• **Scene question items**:
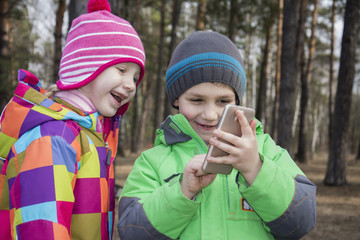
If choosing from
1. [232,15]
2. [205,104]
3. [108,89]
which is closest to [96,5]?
[108,89]

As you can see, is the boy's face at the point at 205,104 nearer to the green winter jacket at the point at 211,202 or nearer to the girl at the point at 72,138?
the green winter jacket at the point at 211,202

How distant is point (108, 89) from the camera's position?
6.29 feet

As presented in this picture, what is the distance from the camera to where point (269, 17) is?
15547mm

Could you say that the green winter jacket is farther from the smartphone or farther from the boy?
the smartphone

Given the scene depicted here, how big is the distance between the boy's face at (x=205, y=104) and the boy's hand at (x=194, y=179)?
1.00ft

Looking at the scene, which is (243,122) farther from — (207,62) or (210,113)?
(207,62)

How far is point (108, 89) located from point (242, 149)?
93cm

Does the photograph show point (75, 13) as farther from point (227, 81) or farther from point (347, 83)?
point (347, 83)

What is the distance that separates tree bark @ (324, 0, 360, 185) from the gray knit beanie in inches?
332

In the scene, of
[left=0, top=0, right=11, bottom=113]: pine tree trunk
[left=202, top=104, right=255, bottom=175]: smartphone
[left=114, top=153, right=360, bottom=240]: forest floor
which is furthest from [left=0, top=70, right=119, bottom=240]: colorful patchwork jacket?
[left=0, top=0, right=11, bottom=113]: pine tree trunk

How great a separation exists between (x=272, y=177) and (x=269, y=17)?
50.8 feet

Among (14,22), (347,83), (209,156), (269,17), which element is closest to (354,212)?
(347,83)

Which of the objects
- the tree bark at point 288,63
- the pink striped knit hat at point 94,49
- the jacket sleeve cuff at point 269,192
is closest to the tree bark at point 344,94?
the tree bark at point 288,63

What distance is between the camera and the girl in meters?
1.44
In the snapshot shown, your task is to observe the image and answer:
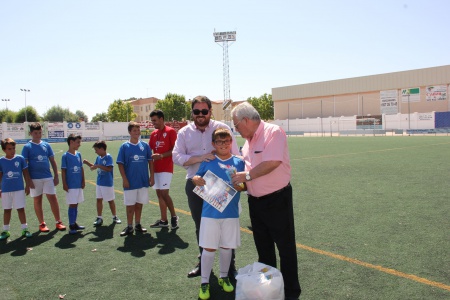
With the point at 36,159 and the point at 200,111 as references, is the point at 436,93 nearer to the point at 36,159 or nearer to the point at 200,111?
the point at 36,159

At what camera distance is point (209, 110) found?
4.20 meters

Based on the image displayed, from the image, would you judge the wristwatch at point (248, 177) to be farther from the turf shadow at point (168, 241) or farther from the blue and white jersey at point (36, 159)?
the blue and white jersey at point (36, 159)

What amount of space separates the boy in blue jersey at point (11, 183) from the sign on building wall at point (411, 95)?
6351 cm

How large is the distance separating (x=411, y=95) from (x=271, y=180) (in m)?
65.6

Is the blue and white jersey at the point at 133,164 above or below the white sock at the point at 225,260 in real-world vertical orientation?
above

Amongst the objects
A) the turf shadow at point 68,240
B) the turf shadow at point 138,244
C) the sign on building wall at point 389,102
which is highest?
the sign on building wall at point 389,102

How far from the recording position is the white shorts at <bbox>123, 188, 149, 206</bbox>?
5.91 meters

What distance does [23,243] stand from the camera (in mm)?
5605

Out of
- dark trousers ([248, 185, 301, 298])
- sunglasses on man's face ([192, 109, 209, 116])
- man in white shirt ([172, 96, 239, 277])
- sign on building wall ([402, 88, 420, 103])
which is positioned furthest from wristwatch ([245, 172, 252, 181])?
sign on building wall ([402, 88, 420, 103])

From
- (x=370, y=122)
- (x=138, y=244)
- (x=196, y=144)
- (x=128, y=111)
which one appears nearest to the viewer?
(x=196, y=144)

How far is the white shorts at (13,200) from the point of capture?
594cm

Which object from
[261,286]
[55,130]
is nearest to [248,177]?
[261,286]

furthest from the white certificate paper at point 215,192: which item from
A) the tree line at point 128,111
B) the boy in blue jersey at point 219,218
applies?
the tree line at point 128,111

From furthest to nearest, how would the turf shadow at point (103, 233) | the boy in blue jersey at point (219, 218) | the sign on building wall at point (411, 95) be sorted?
the sign on building wall at point (411, 95)
the turf shadow at point (103, 233)
the boy in blue jersey at point (219, 218)
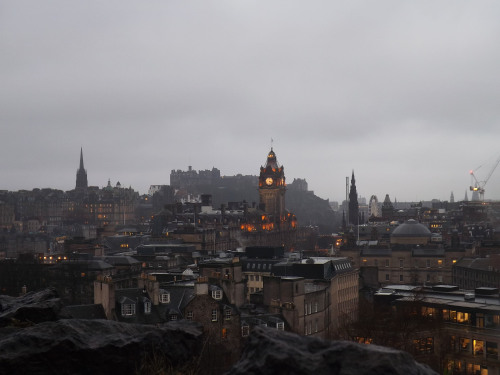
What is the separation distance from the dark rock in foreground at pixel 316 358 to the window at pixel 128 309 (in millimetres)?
35212

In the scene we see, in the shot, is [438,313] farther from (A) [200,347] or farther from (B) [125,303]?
(A) [200,347]

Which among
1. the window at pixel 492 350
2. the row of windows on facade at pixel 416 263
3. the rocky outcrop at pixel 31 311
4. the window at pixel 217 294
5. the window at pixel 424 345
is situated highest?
the rocky outcrop at pixel 31 311

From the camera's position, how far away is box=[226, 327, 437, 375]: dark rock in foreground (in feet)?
32.8

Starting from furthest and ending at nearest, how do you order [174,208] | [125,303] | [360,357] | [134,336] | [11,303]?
[174,208] → [125,303] → [11,303] → [134,336] → [360,357]

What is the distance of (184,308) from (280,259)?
41.0 meters

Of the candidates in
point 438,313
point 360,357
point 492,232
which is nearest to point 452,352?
point 438,313

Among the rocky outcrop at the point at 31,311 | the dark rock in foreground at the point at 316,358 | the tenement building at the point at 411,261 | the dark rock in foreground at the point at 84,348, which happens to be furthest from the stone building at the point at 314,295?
the dark rock in foreground at the point at 316,358

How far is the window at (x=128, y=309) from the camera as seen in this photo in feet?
147

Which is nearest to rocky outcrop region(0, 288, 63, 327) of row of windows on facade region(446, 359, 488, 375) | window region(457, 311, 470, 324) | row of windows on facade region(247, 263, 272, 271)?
row of windows on facade region(446, 359, 488, 375)

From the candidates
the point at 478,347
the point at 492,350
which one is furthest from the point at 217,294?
the point at 492,350

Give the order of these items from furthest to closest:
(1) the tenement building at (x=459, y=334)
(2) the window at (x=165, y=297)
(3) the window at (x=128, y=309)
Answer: (1) the tenement building at (x=459, y=334), (2) the window at (x=165, y=297), (3) the window at (x=128, y=309)

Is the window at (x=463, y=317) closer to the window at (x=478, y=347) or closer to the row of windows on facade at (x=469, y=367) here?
the window at (x=478, y=347)

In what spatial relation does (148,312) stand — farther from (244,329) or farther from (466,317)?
(466,317)

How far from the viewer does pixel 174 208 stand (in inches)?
7244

• **What you will do**:
Reproduce the items from the line containing "Give the order" through the end of the items, inclusive, replacing "viewer" with "camera" and leaving everything else unchanged.

• **Output for this exercise**:
Give the order of these items from furthest to closest:
(1) the tenement building at (x=459, y=334)
(2) the window at (x=165, y=297)
(3) the window at (x=128, y=309)
Answer: (1) the tenement building at (x=459, y=334), (2) the window at (x=165, y=297), (3) the window at (x=128, y=309)

Is the window at (x=463, y=317) closer to the window at (x=478, y=347) or closer to the row of windows on facade at (x=469, y=367) here?
the window at (x=478, y=347)

In what spatial relation does (148,312) stand — farther from (244,329) or farther from (466,317)?
(466,317)

How far from the camera does pixel 174 208 stand (in inches)?
7244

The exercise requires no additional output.